→ CONSIGNE
Selon l'extrait du texte, qu'essaieront de faire les membres du groupe qui ont tendance à parler beaucoup ?

→ EXTRAIT DU TEXTE
7. Nous assumons notre responsabilité pour le groupe et sa dynamique, et nous sommes prêt·e·s à être tenu·e·s responsables de la façon dont le groupe fonctionne ou ne fonctionne pas.
Nous nous efforcerons d'établir une communication directe et ouverte, de la transparence et une répartition équitable du pouvoir.
Nous partagerons le temps de parole et essaierons de parler après ceux qui n'ont pas parlé.
Celleux d'entre nous qui ont tendance à parler beaucoup essaieront d'écouter un peu plus et celleux d'entre nous qui ont tendance à écouter essaieront de parler un peu plus.
Nous nous efforcerons d'écouter activement, de prêter attention et de réfléchir à ce qui est dit avant de répondre.
Nous nous efforcerons de remarquer et de nommer les dynamiques de groupe sur le moment, d'être conscient·e·s de la façon dont les autres réagissent ou ne réagissent pas.

→ LIGNES DE DONNÉES
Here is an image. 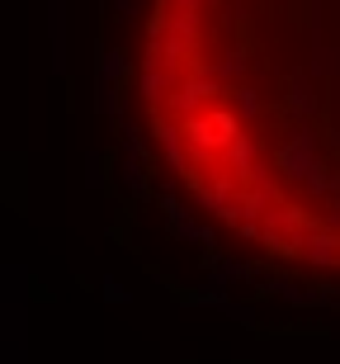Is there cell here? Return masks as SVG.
<instances>
[{
  "mask_svg": "<svg viewBox=\"0 0 340 364\" xmlns=\"http://www.w3.org/2000/svg\"><path fill=\"white\" fill-rule=\"evenodd\" d=\"M137 114L213 232L340 279V0H151Z\"/></svg>",
  "mask_w": 340,
  "mask_h": 364,
  "instance_id": "6da1fadb",
  "label": "cell"
}]
</instances>
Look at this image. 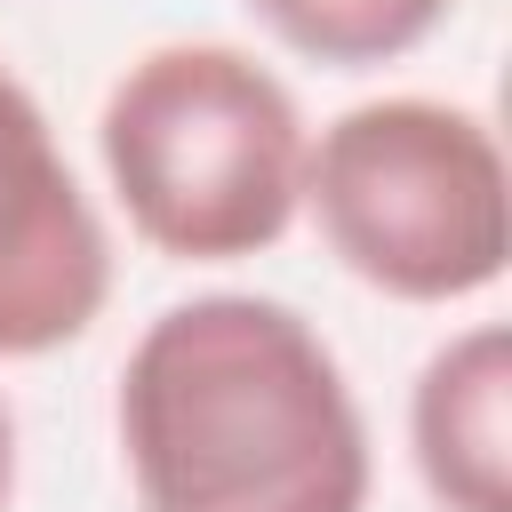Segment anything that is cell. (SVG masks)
Returning <instances> with one entry per match:
<instances>
[{"label":"cell","mask_w":512,"mask_h":512,"mask_svg":"<svg viewBox=\"0 0 512 512\" xmlns=\"http://www.w3.org/2000/svg\"><path fill=\"white\" fill-rule=\"evenodd\" d=\"M120 456L144 512H368V416L280 296H184L120 368Z\"/></svg>","instance_id":"cell-1"},{"label":"cell","mask_w":512,"mask_h":512,"mask_svg":"<svg viewBox=\"0 0 512 512\" xmlns=\"http://www.w3.org/2000/svg\"><path fill=\"white\" fill-rule=\"evenodd\" d=\"M8 496H16V416L0 400V512H8Z\"/></svg>","instance_id":"cell-7"},{"label":"cell","mask_w":512,"mask_h":512,"mask_svg":"<svg viewBox=\"0 0 512 512\" xmlns=\"http://www.w3.org/2000/svg\"><path fill=\"white\" fill-rule=\"evenodd\" d=\"M96 152L144 248L240 264L288 240L312 136L272 64L232 40H168L112 80Z\"/></svg>","instance_id":"cell-2"},{"label":"cell","mask_w":512,"mask_h":512,"mask_svg":"<svg viewBox=\"0 0 512 512\" xmlns=\"http://www.w3.org/2000/svg\"><path fill=\"white\" fill-rule=\"evenodd\" d=\"M112 296V240L40 96L0 64V360L64 352Z\"/></svg>","instance_id":"cell-4"},{"label":"cell","mask_w":512,"mask_h":512,"mask_svg":"<svg viewBox=\"0 0 512 512\" xmlns=\"http://www.w3.org/2000/svg\"><path fill=\"white\" fill-rule=\"evenodd\" d=\"M304 208L352 280L400 304H464L504 280L512 176L480 112L440 96H376L304 152Z\"/></svg>","instance_id":"cell-3"},{"label":"cell","mask_w":512,"mask_h":512,"mask_svg":"<svg viewBox=\"0 0 512 512\" xmlns=\"http://www.w3.org/2000/svg\"><path fill=\"white\" fill-rule=\"evenodd\" d=\"M248 8L288 56L328 64V72H368L424 48L456 0H248Z\"/></svg>","instance_id":"cell-6"},{"label":"cell","mask_w":512,"mask_h":512,"mask_svg":"<svg viewBox=\"0 0 512 512\" xmlns=\"http://www.w3.org/2000/svg\"><path fill=\"white\" fill-rule=\"evenodd\" d=\"M408 456L440 512H512V336H448L408 392Z\"/></svg>","instance_id":"cell-5"}]
</instances>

→ RÉPONSE
Écouter un peu plus.